• [Exercise]
Render the material from the line containing "What is the distance that" through the end of the material as a JSON list of strings, one string per line, leaving out blank lines.

● ● ● ●

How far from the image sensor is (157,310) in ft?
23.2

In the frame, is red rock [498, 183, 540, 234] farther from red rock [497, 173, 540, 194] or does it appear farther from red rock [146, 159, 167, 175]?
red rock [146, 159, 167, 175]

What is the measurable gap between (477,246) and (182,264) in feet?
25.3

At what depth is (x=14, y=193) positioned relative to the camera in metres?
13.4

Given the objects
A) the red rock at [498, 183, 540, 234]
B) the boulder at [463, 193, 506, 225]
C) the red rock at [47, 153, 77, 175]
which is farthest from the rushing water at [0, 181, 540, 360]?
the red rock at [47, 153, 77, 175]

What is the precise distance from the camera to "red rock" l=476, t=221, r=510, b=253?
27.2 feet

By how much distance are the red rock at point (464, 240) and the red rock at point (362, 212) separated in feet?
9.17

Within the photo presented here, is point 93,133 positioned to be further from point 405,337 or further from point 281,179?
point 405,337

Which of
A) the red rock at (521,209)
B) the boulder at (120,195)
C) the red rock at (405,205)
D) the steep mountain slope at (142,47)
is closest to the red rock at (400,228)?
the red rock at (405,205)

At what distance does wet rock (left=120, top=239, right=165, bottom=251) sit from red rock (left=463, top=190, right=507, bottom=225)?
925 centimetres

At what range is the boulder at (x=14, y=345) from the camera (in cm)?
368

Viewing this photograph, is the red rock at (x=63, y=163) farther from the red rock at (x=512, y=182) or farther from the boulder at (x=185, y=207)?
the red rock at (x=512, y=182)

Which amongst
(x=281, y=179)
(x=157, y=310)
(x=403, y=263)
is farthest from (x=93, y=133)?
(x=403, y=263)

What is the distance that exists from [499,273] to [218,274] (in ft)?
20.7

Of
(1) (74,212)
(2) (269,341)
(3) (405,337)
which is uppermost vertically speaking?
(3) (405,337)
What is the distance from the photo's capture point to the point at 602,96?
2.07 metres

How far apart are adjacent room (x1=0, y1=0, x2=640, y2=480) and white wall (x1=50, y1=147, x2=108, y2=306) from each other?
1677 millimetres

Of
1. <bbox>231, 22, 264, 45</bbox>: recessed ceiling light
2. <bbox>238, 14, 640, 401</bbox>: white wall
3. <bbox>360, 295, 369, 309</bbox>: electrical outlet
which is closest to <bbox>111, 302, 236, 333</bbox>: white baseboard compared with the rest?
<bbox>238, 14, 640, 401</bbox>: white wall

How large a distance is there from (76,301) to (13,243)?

● ● ● ●

• [Final result]
[
  "What is the distance that exists from [499,273] to [218,274] (in ft)?",
  "20.7",
  "Of",
  "(1) (74,212)",
  "(2) (269,341)",
  "(3) (405,337)",
  "which is uppermost vertically speaking?",
  "(3) (405,337)",
  "What is the distance from the photo's capture point to the point at 602,96?",
  "2.07 metres",
  "How far apart are adjacent room (x1=0, y1=0, x2=640, y2=480) and white wall (x1=50, y1=147, x2=108, y2=306) from each other?",
  "1677 millimetres",
  "Of",
  "1. <bbox>231, 22, 264, 45</bbox>: recessed ceiling light",
  "2. <bbox>238, 14, 640, 401</bbox>: white wall",
  "3. <bbox>360, 295, 369, 309</bbox>: electrical outlet",
  "which is closest to <bbox>111, 302, 236, 333</bbox>: white baseboard compared with the rest?",
  "<bbox>238, 14, 640, 401</bbox>: white wall",
  "How large a distance is there from (76,301) to (13,243)?"
]